### Material to process
——

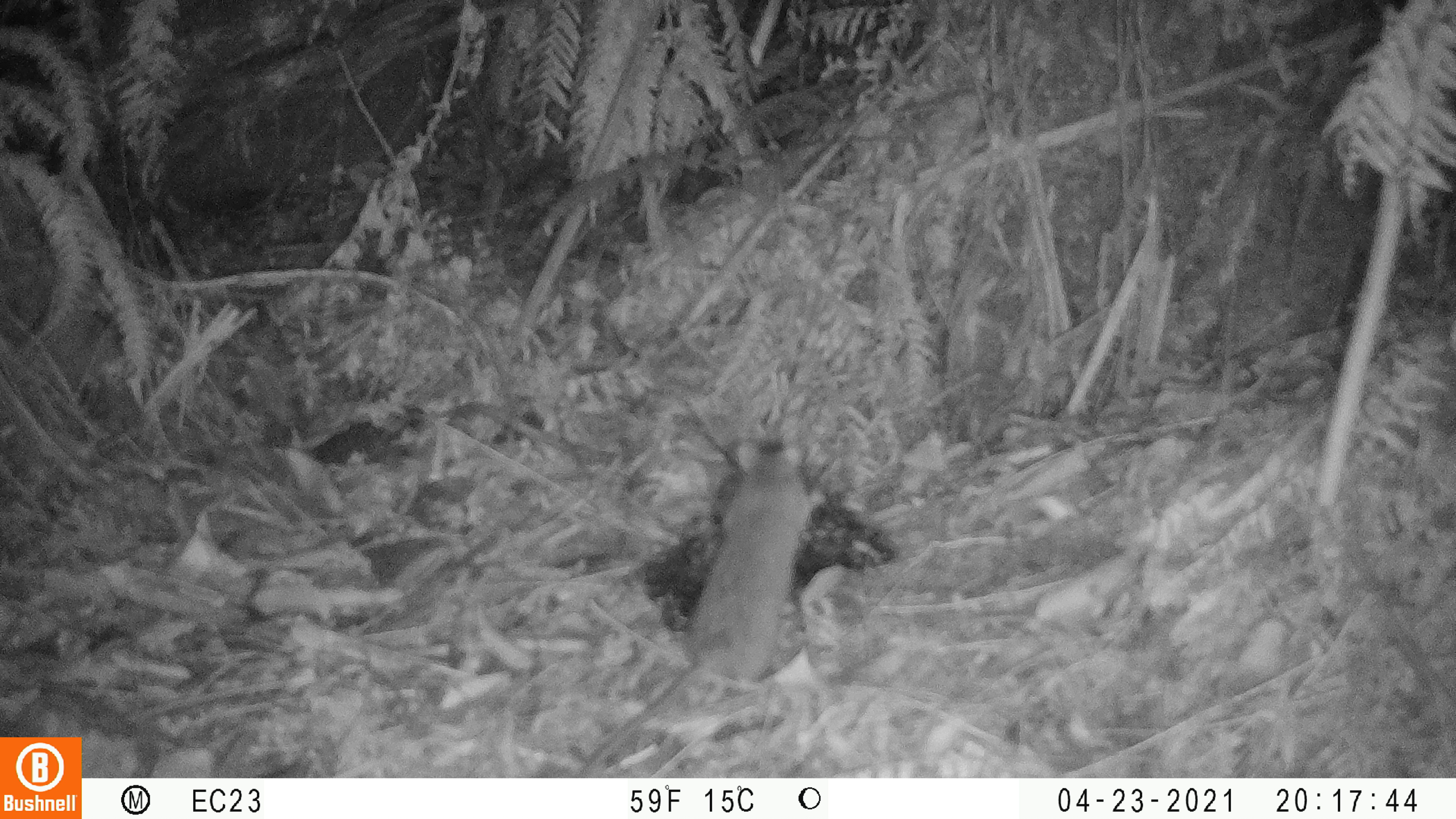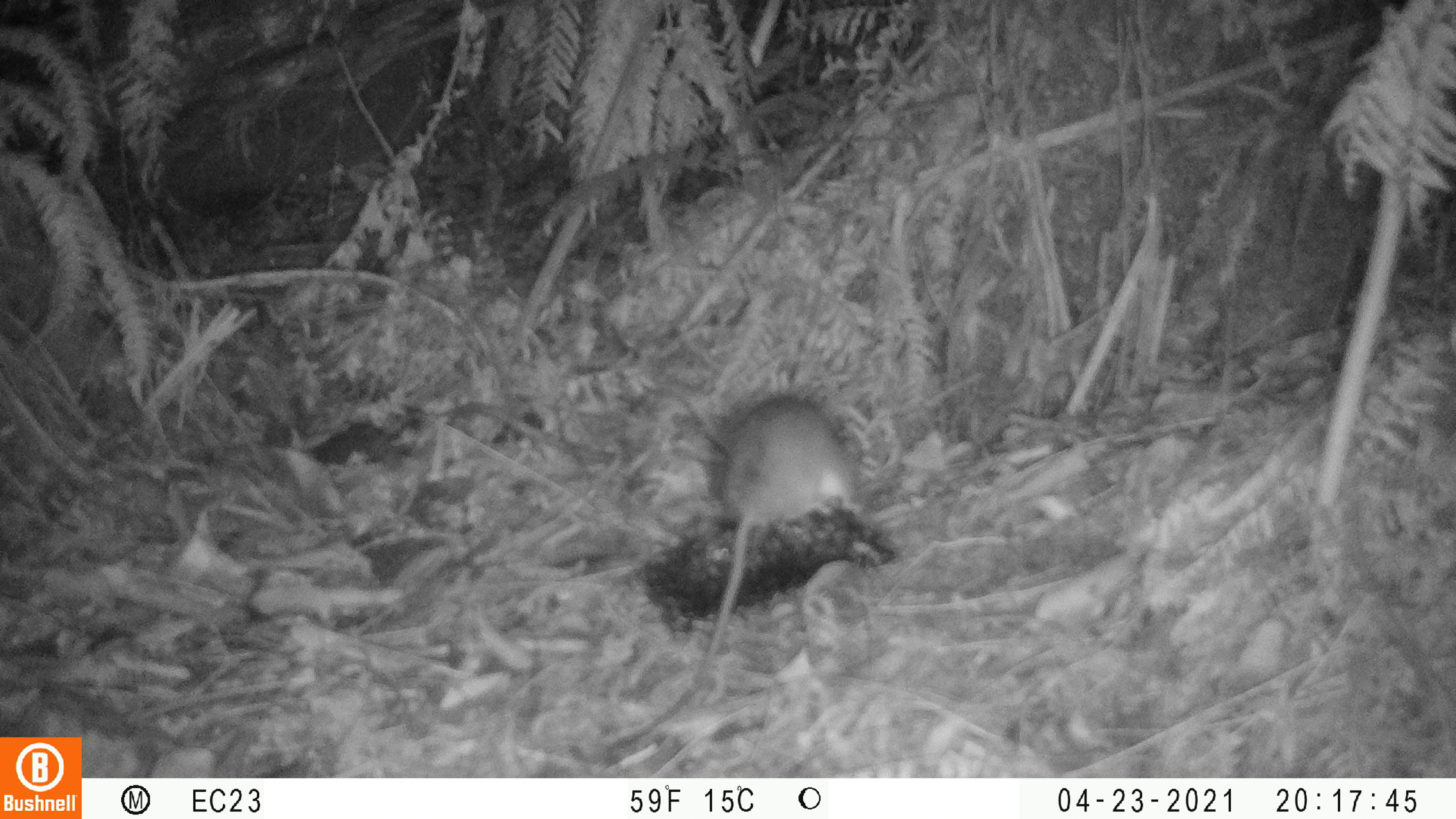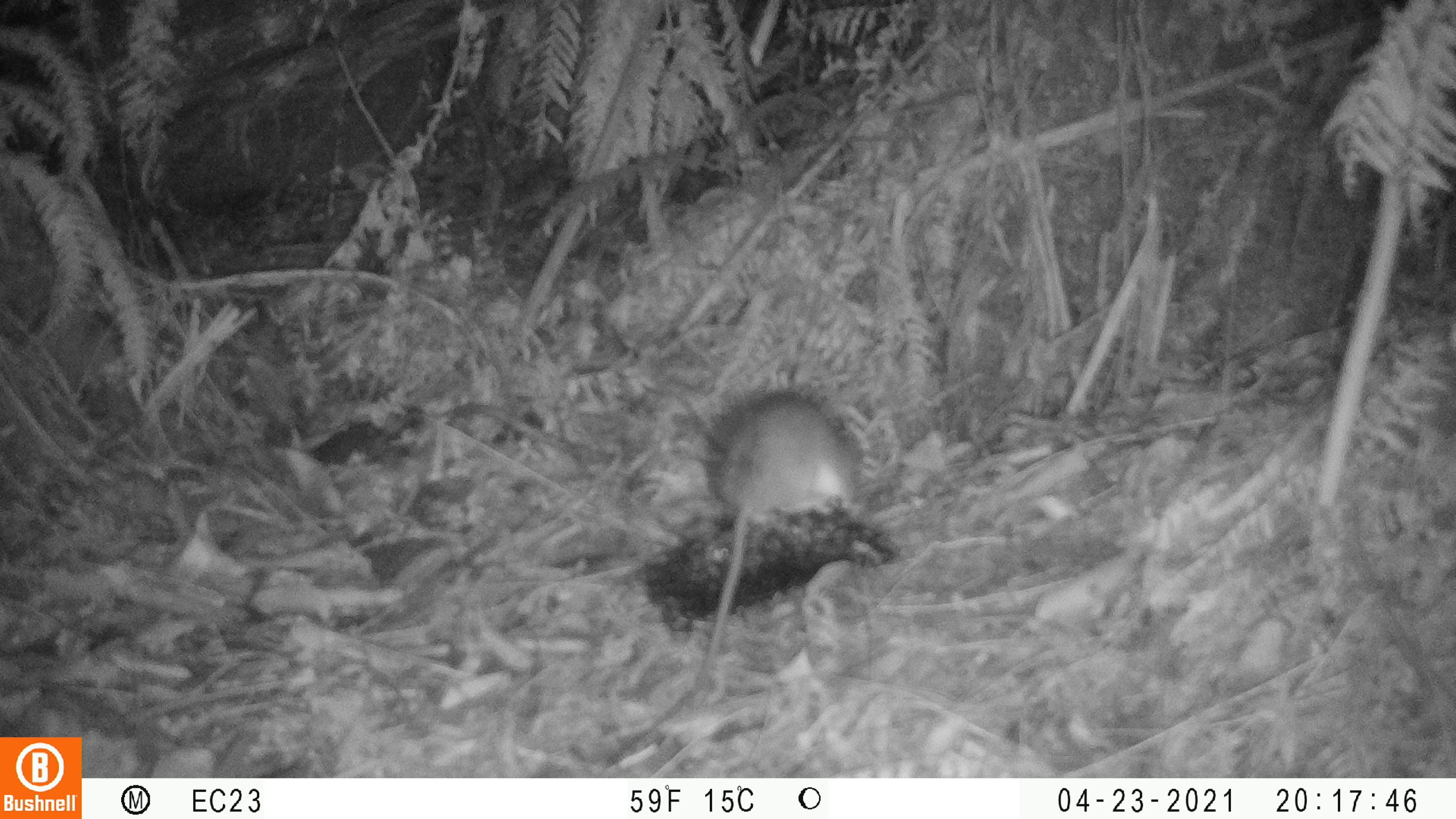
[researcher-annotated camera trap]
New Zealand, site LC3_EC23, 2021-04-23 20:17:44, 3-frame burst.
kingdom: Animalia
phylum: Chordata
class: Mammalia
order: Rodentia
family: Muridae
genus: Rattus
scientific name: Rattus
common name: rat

——

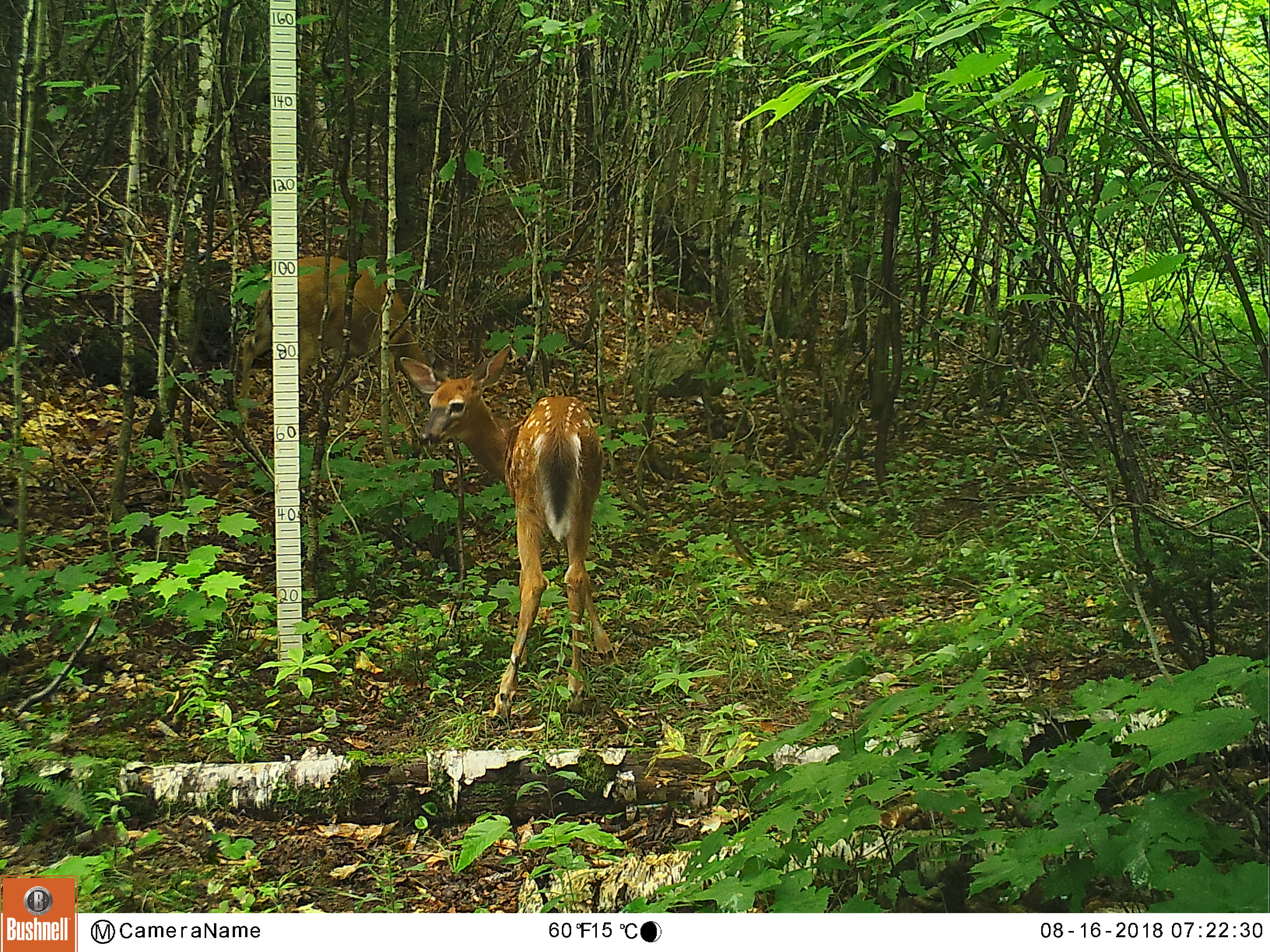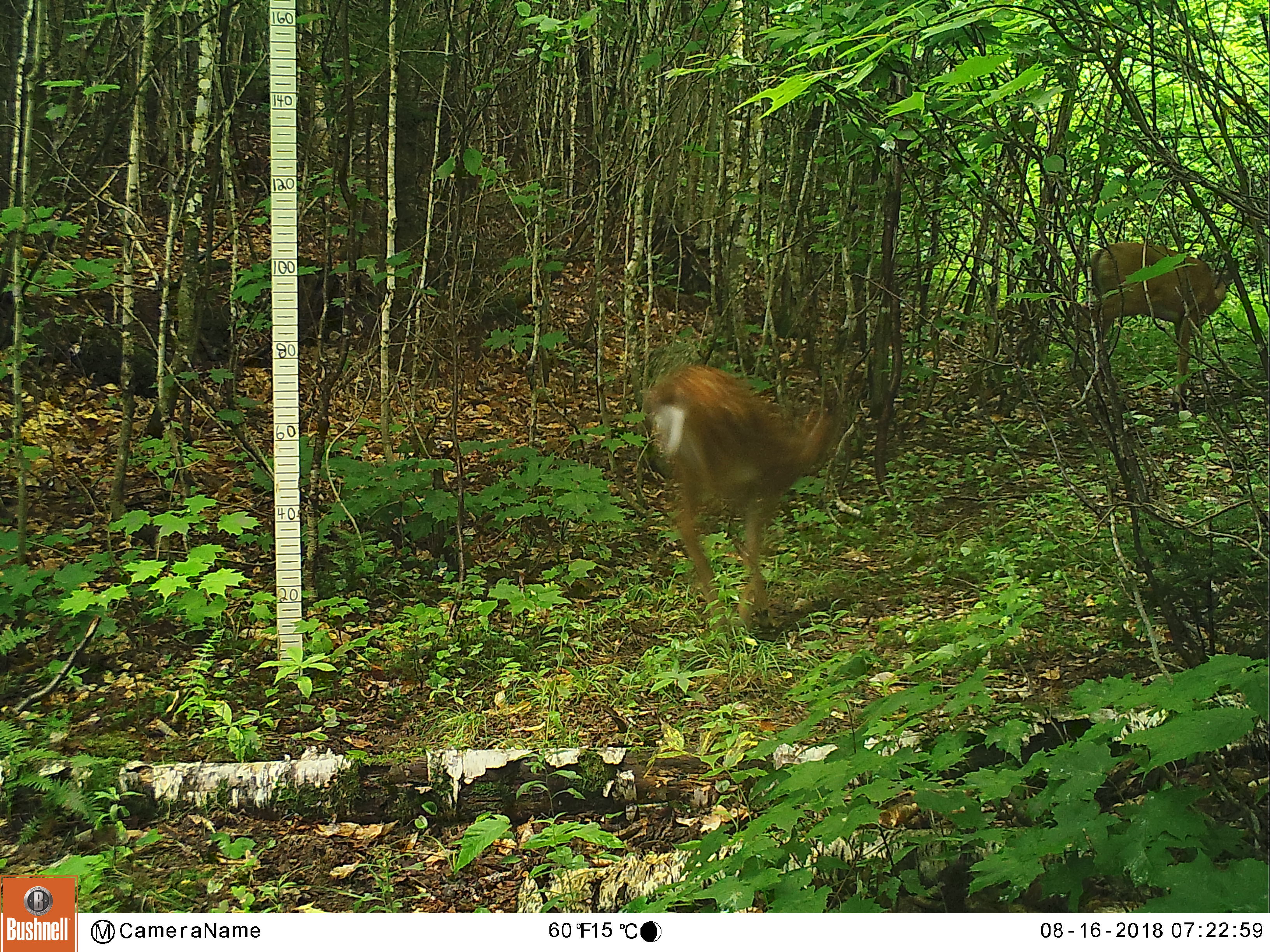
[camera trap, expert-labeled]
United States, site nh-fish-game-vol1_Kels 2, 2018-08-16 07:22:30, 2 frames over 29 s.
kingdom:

——

What is needed is a verbatim copy of every line in the records above from the one containing "[researcher-annotated camera trap]" down to the one containing "common name: rat", both included, and nothing more.

### Result of the task
[researcher-annotated camera trap]
New Zealand, site LC3_EC23, 2021-04-23 20:17:44, 3-frame burst.
kingdom: Animalia
phylum: Chordata
class: Mammalia
order: Rodentia
family: Muridae
genus: Rattus
scientific name: Rattus
common name: rat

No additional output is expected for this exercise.